• [EXCERPT TO READ]:
This is the complete surface for the vanilla server. Each endpoint is documented in detail below.

Workflow Execution Endpoints

The five endpoints in this category are the ones you'll touch in every integration. Submission, queue management, cancellation, and history retrieval all live here.

POST /prompt

The /prompt endpoint submits a workflow for execution. It returns a prompt_id that identifies the run, which you then use to retrieve results from /history/{prompt_id} or to correlate WebSocket events.

MethodPOST
Path/prompt
AuthNone (server default)
Content-Typeapplication/json

When to use: Every time you want ComfyUI to run a workflow. This is the primary entry point.

Request:

curl -X POST http://localhost:8188/prompt \
  -H "Content-Type: application/json" \
  -d '{
    "prompt": { ... workflow JSON in API format ... },
    "client_id": "uuid-for-websocket-correlation"
  }'

Request body fields:

  • prompt (required): The workflow in API format. Keys are node IDs, values contain class_type and inputs.
  • client_id (optional but recommended): A UUID. Use the same UUID on your WebSocket connection so events route to you.
  • extra_data (optional): Arbitrary metadata. Useful for embedding workflow info into saved PNGs.
  • front (optional): If true, inserts the job at the front of the queue.
  • number (optional): Execution priority number.

Response (success):

{
  "prompt_id": "a3f9e2b1-4c5d-4e6f-8a9b-0c1d2e3f4a5b",
  "number": 3,
  "node_errors": {}
}

Response (validation failure):

{
  "error": {
    "type": "prompt_outputs_failed_validation",
    "message": "Prompt outputs failed validation"
  },
  "node_errors": {
    "4": {
      "errors": [{
        "type": "value_not_in_list",
        "message": "Value not in list: ckpt_name: 'nonexistent.safetensors'"

Records from a dataset:
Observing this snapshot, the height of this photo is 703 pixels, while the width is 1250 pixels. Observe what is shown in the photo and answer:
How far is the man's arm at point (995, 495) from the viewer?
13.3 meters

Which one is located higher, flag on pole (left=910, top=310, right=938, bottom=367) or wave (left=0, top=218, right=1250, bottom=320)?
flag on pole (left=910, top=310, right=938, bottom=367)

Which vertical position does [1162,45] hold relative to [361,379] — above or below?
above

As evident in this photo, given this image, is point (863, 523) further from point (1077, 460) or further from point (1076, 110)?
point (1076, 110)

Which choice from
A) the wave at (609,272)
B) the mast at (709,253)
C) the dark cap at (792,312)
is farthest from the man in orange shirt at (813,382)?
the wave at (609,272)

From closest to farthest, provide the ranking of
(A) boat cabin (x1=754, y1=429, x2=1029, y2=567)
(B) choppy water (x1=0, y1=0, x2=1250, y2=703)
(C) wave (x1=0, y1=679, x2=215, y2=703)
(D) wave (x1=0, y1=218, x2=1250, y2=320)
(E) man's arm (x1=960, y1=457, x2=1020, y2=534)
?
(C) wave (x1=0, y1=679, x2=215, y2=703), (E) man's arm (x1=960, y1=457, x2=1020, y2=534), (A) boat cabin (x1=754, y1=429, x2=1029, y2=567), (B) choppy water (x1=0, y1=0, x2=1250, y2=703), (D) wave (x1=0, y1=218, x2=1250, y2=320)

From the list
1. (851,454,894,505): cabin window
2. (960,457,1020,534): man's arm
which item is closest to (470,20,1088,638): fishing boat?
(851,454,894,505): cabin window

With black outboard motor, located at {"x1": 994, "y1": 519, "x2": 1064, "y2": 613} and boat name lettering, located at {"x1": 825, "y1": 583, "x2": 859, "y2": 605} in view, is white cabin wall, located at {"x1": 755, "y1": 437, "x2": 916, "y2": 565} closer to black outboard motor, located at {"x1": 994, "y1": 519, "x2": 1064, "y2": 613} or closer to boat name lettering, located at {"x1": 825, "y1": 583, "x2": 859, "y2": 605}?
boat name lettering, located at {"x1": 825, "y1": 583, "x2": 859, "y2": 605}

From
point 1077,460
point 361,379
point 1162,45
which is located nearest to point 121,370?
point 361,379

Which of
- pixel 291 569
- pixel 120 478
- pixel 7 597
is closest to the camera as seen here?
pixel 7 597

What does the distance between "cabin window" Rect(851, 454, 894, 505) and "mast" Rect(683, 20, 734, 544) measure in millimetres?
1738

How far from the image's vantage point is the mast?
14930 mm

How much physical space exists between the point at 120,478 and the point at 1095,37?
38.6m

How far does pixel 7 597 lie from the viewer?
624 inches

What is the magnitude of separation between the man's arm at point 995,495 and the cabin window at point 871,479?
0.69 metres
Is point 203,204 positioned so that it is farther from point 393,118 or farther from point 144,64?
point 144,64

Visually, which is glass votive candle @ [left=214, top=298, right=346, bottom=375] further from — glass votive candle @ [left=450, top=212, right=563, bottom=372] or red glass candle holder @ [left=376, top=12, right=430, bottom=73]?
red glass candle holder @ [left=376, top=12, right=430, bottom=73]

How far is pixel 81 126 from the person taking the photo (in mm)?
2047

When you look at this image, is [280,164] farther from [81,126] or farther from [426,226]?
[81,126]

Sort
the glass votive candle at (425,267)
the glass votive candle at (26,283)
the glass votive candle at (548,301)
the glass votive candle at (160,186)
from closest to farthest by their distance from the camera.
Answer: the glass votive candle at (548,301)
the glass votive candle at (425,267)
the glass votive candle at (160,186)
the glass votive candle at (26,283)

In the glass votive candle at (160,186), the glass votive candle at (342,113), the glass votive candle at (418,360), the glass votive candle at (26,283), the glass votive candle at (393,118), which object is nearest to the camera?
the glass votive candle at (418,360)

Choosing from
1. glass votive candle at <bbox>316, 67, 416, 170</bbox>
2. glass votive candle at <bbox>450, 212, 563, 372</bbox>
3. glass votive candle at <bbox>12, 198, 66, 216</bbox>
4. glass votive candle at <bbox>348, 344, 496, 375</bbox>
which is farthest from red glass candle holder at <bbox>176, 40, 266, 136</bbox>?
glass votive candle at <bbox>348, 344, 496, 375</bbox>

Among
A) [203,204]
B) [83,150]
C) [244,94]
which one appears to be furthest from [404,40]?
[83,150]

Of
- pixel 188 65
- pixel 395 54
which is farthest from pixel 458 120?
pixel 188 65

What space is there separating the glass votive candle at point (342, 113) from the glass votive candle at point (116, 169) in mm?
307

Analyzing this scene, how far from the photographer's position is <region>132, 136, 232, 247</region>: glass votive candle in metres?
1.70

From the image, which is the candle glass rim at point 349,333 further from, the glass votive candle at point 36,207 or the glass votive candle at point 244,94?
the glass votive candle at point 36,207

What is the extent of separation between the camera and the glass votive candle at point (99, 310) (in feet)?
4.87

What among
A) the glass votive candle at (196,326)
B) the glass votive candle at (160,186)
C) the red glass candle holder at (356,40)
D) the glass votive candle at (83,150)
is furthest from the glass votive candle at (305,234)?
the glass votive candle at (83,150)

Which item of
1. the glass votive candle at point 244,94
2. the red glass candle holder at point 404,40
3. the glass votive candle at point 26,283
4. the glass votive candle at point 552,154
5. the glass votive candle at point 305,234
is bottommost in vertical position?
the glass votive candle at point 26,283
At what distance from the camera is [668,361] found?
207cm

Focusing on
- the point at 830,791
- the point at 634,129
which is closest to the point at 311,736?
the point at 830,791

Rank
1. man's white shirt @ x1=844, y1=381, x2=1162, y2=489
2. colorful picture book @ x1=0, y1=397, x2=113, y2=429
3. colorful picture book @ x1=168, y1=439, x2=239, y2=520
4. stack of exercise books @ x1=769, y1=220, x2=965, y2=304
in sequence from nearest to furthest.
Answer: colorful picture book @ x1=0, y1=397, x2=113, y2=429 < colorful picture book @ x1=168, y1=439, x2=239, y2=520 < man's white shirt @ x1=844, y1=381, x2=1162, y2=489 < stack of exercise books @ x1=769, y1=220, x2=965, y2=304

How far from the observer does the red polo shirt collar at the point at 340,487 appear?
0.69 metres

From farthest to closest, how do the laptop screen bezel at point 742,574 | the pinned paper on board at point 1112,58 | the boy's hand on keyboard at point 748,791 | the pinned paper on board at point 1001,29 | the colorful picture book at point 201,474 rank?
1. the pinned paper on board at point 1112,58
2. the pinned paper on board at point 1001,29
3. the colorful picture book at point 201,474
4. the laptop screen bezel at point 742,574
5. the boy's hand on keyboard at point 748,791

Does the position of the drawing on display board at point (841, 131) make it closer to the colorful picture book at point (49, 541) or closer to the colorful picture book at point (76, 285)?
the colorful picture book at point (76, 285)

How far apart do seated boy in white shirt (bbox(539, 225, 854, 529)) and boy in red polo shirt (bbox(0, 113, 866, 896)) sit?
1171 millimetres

• [OBJECTIVE 1]:
Answer these from the ComfyUI endpoint documentation:
(a) How many endpoints belong to the Workflow Execution category?
(b) What happens when the front field is set to true?
(c) What host and port does the curl request send to?
• [OBJECTIVE 2]: Repeat the passage of the ComfyUI endpoint documentation starting with "The five endpoints" and going on through "AuthNone (server default)".
• [OBJECTIVE 3]: Pick up the ComfyUI endpoint documentation from its final line and carry it forward.

• [WRITTEN REPLY 1]:
(a) Five.
(b) The job is inserted at the front of the queue.
(c) localhost, port 8188.

• [WRITTEN REPLY 2]:
The five endpoints in this category are the ones you'll touch in every integration. Submission, queue management, cancellation, and history retrieval all live here.

POST /prompt

The /prompt endpoint submits a workflow for execution. It returns a prompt_id that identifies the run, which you then use to retrieve results from /history/{prompt_id} or to correlate WebSocket events.

MethodPOST
Path/prompt
AuthNone (server default)

• [WRITTEN REPLY 3]:
      }],
      "class_type": "CheckpointLoaderSimple"
    }
  }
}

Validation runs before the workflow enters the queue. Missing models, invalid input types, or unknown node classes return a 400 with node_errors keyed by node ID. Surface these to your callers; do not retry blindly.

Python:

import json, uuid, urllib.request

CLIENT_ID = str(uuid.uuid4())

def queue_prompt(workflow: dict) -> str:
    payload = {"prompt": workflow, "client_id": CLIENT_ID}
    req = urllib.request.Request(
        "http://localhost:8188/prompt",
        data=json.dumps(payload).encode(),
        headers={"Content-Type": "application/json"},
    )
    with urllib.request.urlopen(req) as resp:
        return json.loads(resp.read())["prompt_id"]

See also: /history/{prompt_id} to fetch results, /ws for real-time events.

GET /prompt

The GET form of /prompt returns the current queue state: how many items are running and how many are pending.

MethodGET
Path/prompt
AuthNone

When to use: Lightweight health check or queue-depth probe. Most production systems prefer /queue for richer detail, but this endpoint is faster.

Request:

curl http://localhost:8188/prompt

Response:

{
  "exec_info": {
    "queue_remaining": 3
  }
}

See also: /queue for the detailed queue contents.

GET /queue

GET /queue returns the detailed queue state: arrays of currently running prompts and pending prompts, each with its full payload.

MethodGET
Path/queue
AuthNone

When to use: When you need to see exactly what's running and what's queued, including the workflow JSON of each pending item. Useful for queue dashboards and admin UIs.

Response:

{
  "queue_running": [
    [3, "prompt-id-running", { ...workflow... }, { ...extra_data... }, ["output_node_id"]]
  ],
  "queue_pending": [
    [4, "prompt-id-pending", { ...workflow... }, { ...extra_data... }, ["output_node_id"]]
  ]
}

Each item is a tuple of [number, prompt_id, prompt, extra_data, outputs_to_execute].

See also: POST /queue to clear or delete items.

POST /queue

POST /queue deletes items from the queue or clears the entire queue.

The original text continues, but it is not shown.